Skip the pictures. Quote every line below, exactly, from the one with "How far is the" through the final line.
[BEGIN RECORDS SUPPLIED]
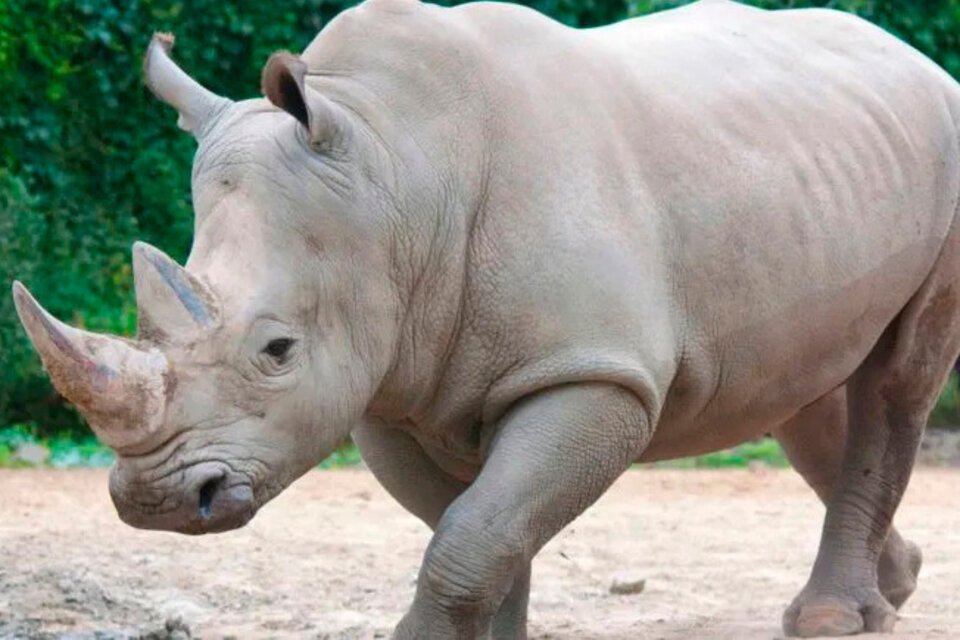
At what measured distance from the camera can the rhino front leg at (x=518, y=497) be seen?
5.11 m

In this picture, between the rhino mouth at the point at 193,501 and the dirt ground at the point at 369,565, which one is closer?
the rhino mouth at the point at 193,501

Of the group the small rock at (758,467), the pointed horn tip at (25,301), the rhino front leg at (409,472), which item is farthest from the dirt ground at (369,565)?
the pointed horn tip at (25,301)

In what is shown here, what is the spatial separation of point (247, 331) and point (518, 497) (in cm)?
79

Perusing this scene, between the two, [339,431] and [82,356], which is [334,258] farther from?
[82,356]

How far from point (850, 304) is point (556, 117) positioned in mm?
1081

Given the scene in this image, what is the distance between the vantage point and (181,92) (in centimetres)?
545

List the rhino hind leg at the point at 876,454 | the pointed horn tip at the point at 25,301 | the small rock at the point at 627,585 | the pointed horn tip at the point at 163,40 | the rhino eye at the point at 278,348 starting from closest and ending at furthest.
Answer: the pointed horn tip at the point at 25,301 → the rhino eye at the point at 278,348 → the pointed horn tip at the point at 163,40 → the rhino hind leg at the point at 876,454 → the small rock at the point at 627,585

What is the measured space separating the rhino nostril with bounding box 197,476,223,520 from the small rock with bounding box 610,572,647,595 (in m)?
3.22

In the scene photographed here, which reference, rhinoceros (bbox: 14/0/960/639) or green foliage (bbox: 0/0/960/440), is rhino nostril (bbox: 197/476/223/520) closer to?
rhinoceros (bbox: 14/0/960/639)

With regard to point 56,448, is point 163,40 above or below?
above

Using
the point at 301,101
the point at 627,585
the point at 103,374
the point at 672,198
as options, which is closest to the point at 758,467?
the point at 627,585

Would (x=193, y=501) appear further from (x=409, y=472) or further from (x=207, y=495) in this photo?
(x=409, y=472)

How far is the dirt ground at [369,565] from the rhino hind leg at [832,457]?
0.48ft

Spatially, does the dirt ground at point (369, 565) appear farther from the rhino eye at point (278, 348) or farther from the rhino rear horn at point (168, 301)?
the rhino rear horn at point (168, 301)
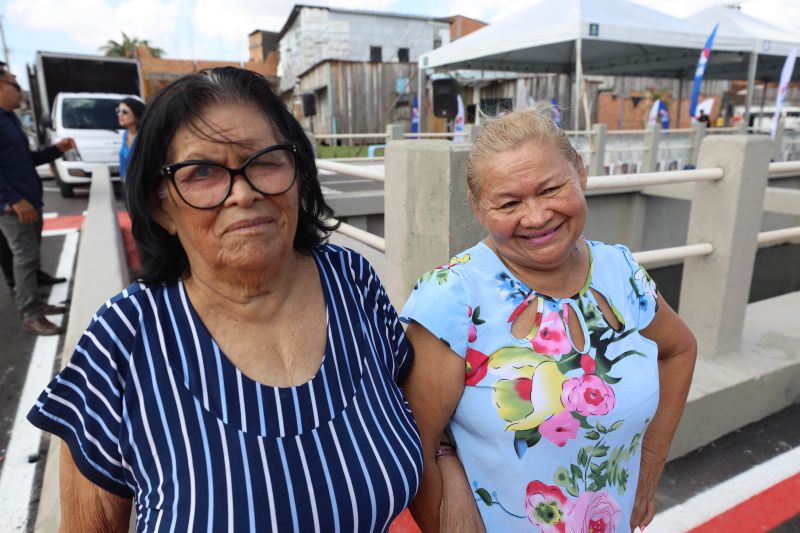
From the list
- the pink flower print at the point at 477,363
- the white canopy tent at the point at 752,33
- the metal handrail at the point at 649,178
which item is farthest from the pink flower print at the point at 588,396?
the white canopy tent at the point at 752,33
[END RECORDS SUPPLIED]
THE RESPONSE =>
How far is the dirt ground at [369,565] from the rhino hind leg at [832,457]?
0.48ft

Spatially, does the dirt ground at point (369, 565) appear farther from the rhino eye at point (278, 348) or farther from the rhino rear horn at point (168, 301)?
the rhino rear horn at point (168, 301)
From the list
- the pink flower print at the point at 477,363
- the white canopy tent at the point at 752,33
- the metal handrail at the point at 649,178
which item is farthest from the pink flower print at the point at 588,396?
the white canopy tent at the point at 752,33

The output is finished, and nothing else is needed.